> [Written request 1]: According to the article on the Afghan women's program, how much had USAID spent on it as of April 2018?
> [Written request 2]: Carry the article on USAID's program for Afghan women forward from the point where it stops.

> [Source extract]:
Announced in 2013, the Promoting Gender Equity in National Priority Programs were aimed at improving the status of more than 75,000 young Afghan women, at the cost of around $216 million.
Five years into the program, a report from Special Inspector General for Afghanistan Reconstruction (SIGAR) says that USAID has failed to make much headway on just about any of its objectives, despite $89.7 million spent as of April 2018.
NEW REPORT: USAID’s Promote launched in 2014 to improve
status of more than 75,000 women in #Afghanistan; agency hasn’t demonstrated whether program has made progress toward goal https://t.co/ppTk41xiKm
— SIGAR (@SIGARHQ) September 13, 2018
Many lives would have been changed for the better had the US spent the money properly, Nazia, head of a sewing center in Nangarhar Province .
But we don’t know how they spent it or who they gave it to.
Jamila, the head of a student training center in Nangarhar, openly admits the US program hasn’t “done much for Afghan women.” She brought up the example of an exhibition held in India where a man was representing Afghan women.
This program in Afghanistan is for women and we still get replaced by a man. Why?! Don’t we have the capacity?

Data entries:
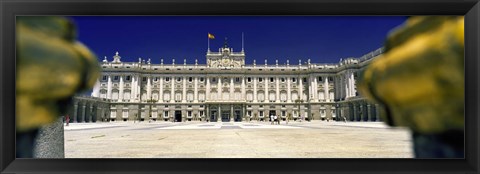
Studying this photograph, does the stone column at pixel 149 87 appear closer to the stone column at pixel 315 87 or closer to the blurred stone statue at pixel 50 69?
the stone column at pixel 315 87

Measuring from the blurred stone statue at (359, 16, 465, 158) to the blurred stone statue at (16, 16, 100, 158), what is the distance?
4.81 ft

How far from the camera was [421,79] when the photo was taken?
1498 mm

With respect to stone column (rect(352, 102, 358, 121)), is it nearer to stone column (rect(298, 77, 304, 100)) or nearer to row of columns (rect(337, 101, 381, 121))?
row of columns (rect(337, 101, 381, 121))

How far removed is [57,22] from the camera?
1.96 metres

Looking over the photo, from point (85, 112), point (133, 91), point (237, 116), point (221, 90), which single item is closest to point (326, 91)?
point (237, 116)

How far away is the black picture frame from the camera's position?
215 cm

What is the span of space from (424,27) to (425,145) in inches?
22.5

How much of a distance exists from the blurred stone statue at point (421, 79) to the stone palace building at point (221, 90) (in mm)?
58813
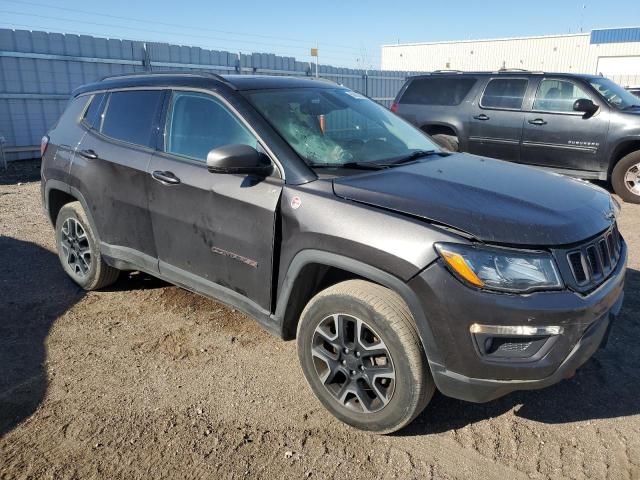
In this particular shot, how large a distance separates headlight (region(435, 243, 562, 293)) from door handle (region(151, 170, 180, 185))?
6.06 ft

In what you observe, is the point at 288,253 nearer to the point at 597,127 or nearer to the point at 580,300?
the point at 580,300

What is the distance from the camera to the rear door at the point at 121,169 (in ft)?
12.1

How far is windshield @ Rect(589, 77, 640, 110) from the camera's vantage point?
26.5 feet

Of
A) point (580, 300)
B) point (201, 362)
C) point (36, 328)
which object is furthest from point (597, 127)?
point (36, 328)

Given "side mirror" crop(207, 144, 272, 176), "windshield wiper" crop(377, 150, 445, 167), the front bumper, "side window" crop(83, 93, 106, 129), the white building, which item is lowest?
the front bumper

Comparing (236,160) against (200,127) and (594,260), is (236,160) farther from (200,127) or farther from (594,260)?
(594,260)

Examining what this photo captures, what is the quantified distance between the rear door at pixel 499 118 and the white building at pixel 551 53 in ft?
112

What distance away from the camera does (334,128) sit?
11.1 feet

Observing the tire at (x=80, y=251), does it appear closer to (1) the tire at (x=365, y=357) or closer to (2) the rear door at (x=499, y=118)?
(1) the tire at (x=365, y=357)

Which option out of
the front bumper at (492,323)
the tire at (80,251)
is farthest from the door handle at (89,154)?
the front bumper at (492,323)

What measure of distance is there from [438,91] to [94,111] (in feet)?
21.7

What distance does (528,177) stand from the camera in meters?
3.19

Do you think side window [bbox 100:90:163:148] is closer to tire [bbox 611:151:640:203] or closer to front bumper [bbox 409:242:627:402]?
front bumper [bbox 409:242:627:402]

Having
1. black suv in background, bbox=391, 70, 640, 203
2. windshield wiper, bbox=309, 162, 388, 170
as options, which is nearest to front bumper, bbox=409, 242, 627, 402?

> [Exercise output 1]: $89.7 million

> [Exercise output 2]:
She requested USAID support, asking the agency for carpet-weaving machinery to modernize the handicrafts production. Jamila said:
Their response was negative. They said they were here to train us. I have 10 years’ experience, I don’t need the training, I need the machinery!
Nazia explained that she repeatedly sent in forms for aid under the program. “They told us that they would let us know, but there was no response. Even when we called them, they never called back,” she said.
Only one component of the program is actually on track, SIGAR found. Known as Musharikat, it aims to “build a coalition of more than 5,000 national, provincial, and local activists and civil society organizations to advocate for women’s equality and empowerment.”
SIGAR experts “can’t find any good data that they’re helping any women,” the watchdog’s head John Sopko admitted to the New York Times. “This is a classic example of hubris and mendacity.”
Since the start of the program, USAID Afghanistan has moved the goalposts – in SIGAR terms, “made extensive changes to the four components’ performance indicators designed to measure progress” – making any objective assessment difficult at best.
From the 78 original performance indicators, USAID in Afghanistan has “modified 32, deleted 23, and added 13” new ones. Definitions and targets were also altered: in one example, the target for number of participants getting better jobs was changed from 12,500 to just over 1,800, a reduction of 85 percent, SIGAR found.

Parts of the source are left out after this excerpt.